ENCORE: Bishop Gaydos’s silver jubilee

“With a Shepherd’s Care”


Bishop Emeritus John R. Gaydos, who led the Diocese of Jefferson City from 1997-2018, will celebrate Mass at 3 p.m. on Wednesday, Aug. 16, 2023, in the Cathedral of St. Joseph, two days after his 80th birthday. In addition to that milestone, he will be noting the 25th anniversary of his ordination as a bishop (an observance he had to postpone last August due to illness), as well as the 55th anniversary this May of his diaconal ordination and the 55th anniversary this December of his priestly ordination. All are invited to join him for the Mass.

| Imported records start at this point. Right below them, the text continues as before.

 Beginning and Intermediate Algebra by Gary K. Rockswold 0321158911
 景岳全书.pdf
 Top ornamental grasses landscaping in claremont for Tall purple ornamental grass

Bishop Emeritus John R. Gaydos immediately noticed the friendliness and authenticity of the flock he had been sent to guard, unite and govern.

“I could tell right off that they were wonderful people, what I call ‘the salt of the earth,’” said Bishop Gaydos, who became the diocese’s third bishop 25 years ago this month and continued until his retirement in 2018.

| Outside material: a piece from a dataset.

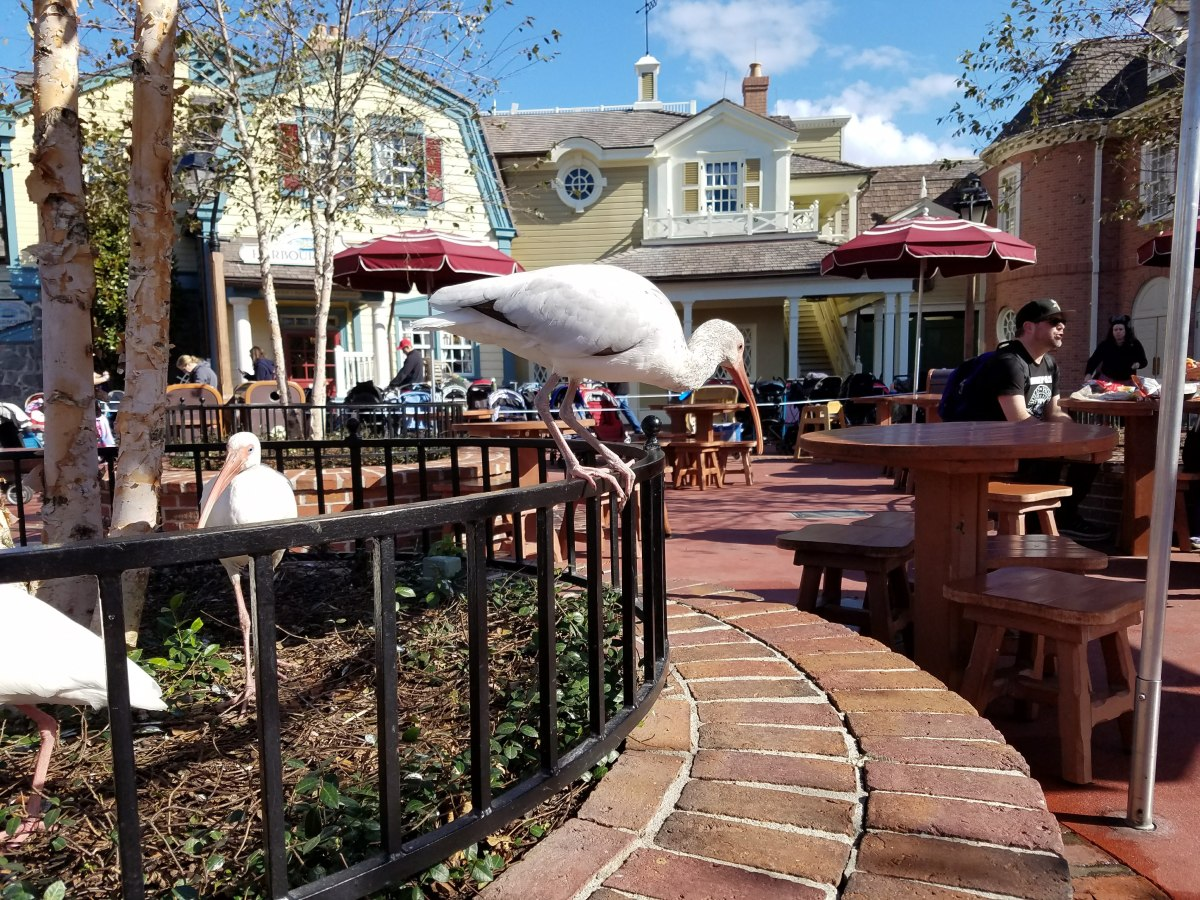 The wild birds at Magic Kingdom help to clean up after guests.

“I remember thinking, ‘This is going to be good!’” he said. “And it has been good.”

He spent the next 20 years promoting the New Evangelization in these 38 counties, through a period of sweeping demographic changes and a diminishing number of available priests.

“The work of the Church is to go out and make disciples!” he said in an Aug. 8 interview. “That is not optional.”

He recalled growing up in a tight-knit neighborhood in St. Louis, where life revolved around home and St. Agnes Church and School.

Living within walking distance, he served at Mass many mornings and filled-in for the parish sacristan over the summers.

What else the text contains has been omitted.